Os feitos inéditos do Mundial 2026: equipas, deslocações entre jogos, presenças e estaturas dos atletas

Devido à decisão da FIFA de alargar o número de participantes, das habituais 32 para 48, a quantidade de partidas subiu para um recorde de 104 (até agora eram menos 40). Pela primeira vez, a organização da fase final é partilhada por três nações.

Várias seleções vão enfrentar viagens desgastantes durante a fase de grupos. A mais longa espera os representantes do grupo B, ou seja, Canadá, Bósnia e Herzegovina, Catar e Suíça. A deslocação mais longa confirmada de uma equipa será de Toronto, no Canadá, até Los Angeles, na Califórnia, num total de 3500 quilómetros.

Os adeptos também vão ter de lidar com deslocações frequentes e exigentes a todos os níveis. As duas cidades anfitriãs mais afastadas, Miami e Vancouver, estão separadas por 4508 km. Um adepto que tenha adquirido bilhetes para o duelo entre a Arábia Saudita e o Uruguai, a 15 de junho, e para o jogo entre o Canadá e o Catar, três dias depois, teria de atravessar praticamente todo o continente para ir de uma cidade à outra.

Entre as seleções, o Brasil é o participante mais assíduo nos Mundiais, sendo a única equipa presente em todas as 23 edições. No entanto, o jogador com mais partidas disputadas pertence ao seu rival da Argentina. O lendário Lionel Messi participou em 26 jogos, tendo ainda o maior número de vitórias (19) e de partidas como capitão (18).

O oito vezes vencedor da Bola de Ouro estreou-se no Mundial há 20 anos e prepara-se para disputar o seu sexto campeonato, um recorde. Tal como outros na casa dos quarenta: o português Cristiano Ronaldo (com 226 internacionalizações, o jogador mais experiente do torneio) e o guarda-redes suplente do México, Guillermo Ochoa.

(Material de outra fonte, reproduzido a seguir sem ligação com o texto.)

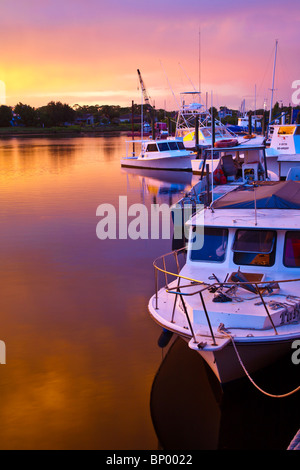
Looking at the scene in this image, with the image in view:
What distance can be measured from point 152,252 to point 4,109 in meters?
162

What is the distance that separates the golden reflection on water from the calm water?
3cm

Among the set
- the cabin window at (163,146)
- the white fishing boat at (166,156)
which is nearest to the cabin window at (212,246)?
the white fishing boat at (166,156)

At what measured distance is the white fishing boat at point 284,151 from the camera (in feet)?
111

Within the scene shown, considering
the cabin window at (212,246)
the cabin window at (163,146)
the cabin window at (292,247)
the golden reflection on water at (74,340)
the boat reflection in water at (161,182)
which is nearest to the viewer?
the golden reflection on water at (74,340)

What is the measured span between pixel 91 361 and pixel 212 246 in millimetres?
4014

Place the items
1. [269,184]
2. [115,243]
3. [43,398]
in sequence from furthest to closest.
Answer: [115,243]
[269,184]
[43,398]

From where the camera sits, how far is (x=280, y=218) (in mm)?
11336

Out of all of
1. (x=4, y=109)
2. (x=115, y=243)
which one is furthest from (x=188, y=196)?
(x=4, y=109)

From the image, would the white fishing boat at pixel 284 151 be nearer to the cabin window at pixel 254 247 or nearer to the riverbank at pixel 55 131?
the cabin window at pixel 254 247

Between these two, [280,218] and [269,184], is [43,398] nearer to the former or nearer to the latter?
[280,218]
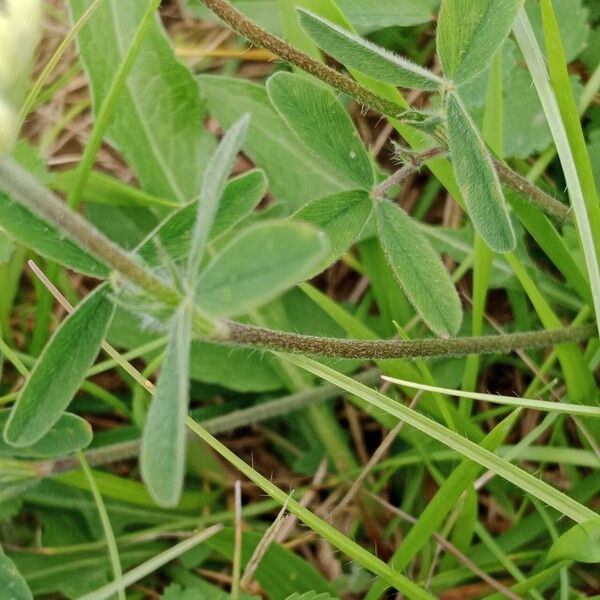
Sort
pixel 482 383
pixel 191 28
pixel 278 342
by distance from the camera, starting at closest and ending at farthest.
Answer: pixel 278 342
pixel 482 383
pixel 191 28

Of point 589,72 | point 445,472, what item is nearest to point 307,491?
point 445,472

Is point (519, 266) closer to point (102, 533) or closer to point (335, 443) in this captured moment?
point (335, 443)

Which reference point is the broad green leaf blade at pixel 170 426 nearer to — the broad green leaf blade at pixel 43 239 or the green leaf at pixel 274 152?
the broad green leaf blade at pixel 43 239

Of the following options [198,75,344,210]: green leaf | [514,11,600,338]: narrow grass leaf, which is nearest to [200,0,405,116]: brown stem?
[514,11,600,338]: narrow grass leaf

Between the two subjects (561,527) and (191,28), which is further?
(191,28)

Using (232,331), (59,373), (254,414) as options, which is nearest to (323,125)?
(232,331)
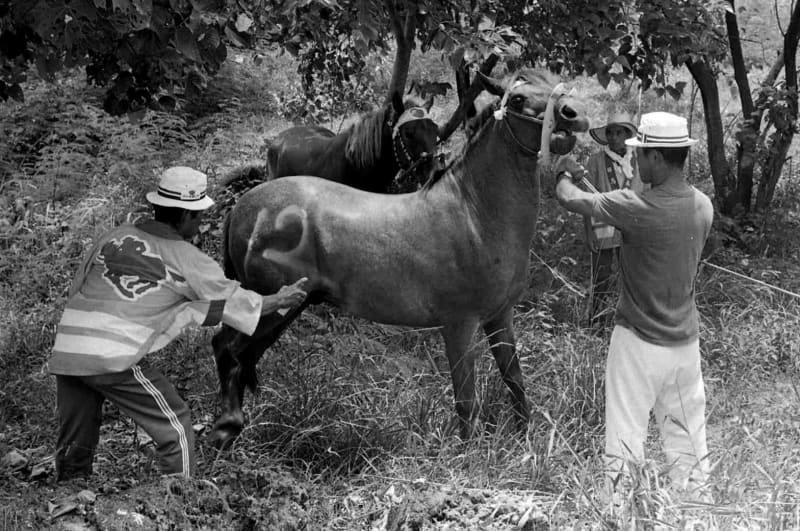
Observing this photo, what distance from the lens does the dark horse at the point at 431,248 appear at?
480 cm

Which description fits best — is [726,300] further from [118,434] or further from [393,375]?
[118,434]

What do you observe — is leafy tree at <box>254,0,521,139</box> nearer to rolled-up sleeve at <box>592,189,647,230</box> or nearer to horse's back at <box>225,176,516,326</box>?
horse's back at <box>225,176,516,326</box>

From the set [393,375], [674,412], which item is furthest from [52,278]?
[674,412]

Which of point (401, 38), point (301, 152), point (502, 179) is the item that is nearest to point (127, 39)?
point (502, 179)

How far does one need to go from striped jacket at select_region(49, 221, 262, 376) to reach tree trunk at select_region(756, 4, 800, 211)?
21.8 feet

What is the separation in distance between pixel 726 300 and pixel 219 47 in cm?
512

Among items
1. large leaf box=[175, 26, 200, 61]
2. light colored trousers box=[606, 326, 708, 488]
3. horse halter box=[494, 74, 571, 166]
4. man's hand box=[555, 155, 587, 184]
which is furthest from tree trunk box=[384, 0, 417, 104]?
light colored trousers box=[606, 326, 708, 488]

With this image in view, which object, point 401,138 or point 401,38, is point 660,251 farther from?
point 401,38

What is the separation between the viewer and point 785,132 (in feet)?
29.8

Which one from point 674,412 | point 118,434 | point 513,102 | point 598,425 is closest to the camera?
point 674,412

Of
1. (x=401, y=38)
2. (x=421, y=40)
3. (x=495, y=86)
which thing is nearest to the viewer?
(x=495, y=86)

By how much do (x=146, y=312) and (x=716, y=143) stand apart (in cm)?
729

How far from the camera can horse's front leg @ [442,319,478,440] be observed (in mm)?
4820

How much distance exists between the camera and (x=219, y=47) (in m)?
4.38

O seu colega escocês Craig Gordon, com 43 anos, é o participante mais velho do Mundial. E, depois do guarda-redes egípcio Essam El Hadary, que em 2018 chegou a jogar com 45 anos, é o segundo mais velho da história.

O maior número de internacionais presentes nas listas dos participantes do Mundial atua em Inglaterra, onde jogam exatamente 200 futebolistas. Destes, 154 alinham na Premier League, mas, por exemplo, o neozelandês Tommy Smith jogou a época passada pelo Braintree, da sexta divisão. Seguem-se a Alemanha (109), França e Espanha (ambas com 86).

No que diz respeito aos clubes, o mais representado é o Manchester City, que vai enviar 19 jogadores ao torneio. Estes vão vestir as camisolas de 12 seleções diferentes, desde a Argélia à Croácia, passando pelo Uzbequistão. O Bayern tem menos um representante, enquanto 16 futebolistas vão representar ambos os finalistas da Liga dos Campeões, PSG e Arsenal. No total, 449 equipas de 71 países vão ter representantes no torneio.

Nenhum país levou apenas jogadores do seu próprio campeonato; Catar e Arábia Saudita contam apenas com um futebolista a atuar no estrangeiro. Pelo contrário, Cabo Verde, Congo, Costa do Marfim, Curaçau, Senegal e Uruguai apresentam plantéis totalmente compostos por jogadores que atuam fora do país.

O mais novo do campeonato será o jovem talento mexicano Gilberto Mora, que, com 17 anos e 240 dias (à data do início do torneio), pode tornar-se o sexto jogador mais novo da história do Mundial. Logo a seguir surge o médio de 18 anos do Sparta de Praga, Hugo Sochůrek. A seleção mais velha é a do Panamá, com uma média de 30,4 anos, não tendo nenhum jogador com menos de 24 anos. No extremo oposto está a Costa do Marfim (25,4).

O jogador mais alto de todos é o guarda-redes austríaco do Viktoria Plzeň, Florian Wiegele, com 2,05 metros. O mais baixo é César Yanis, do Panamá, com 1,60 metros.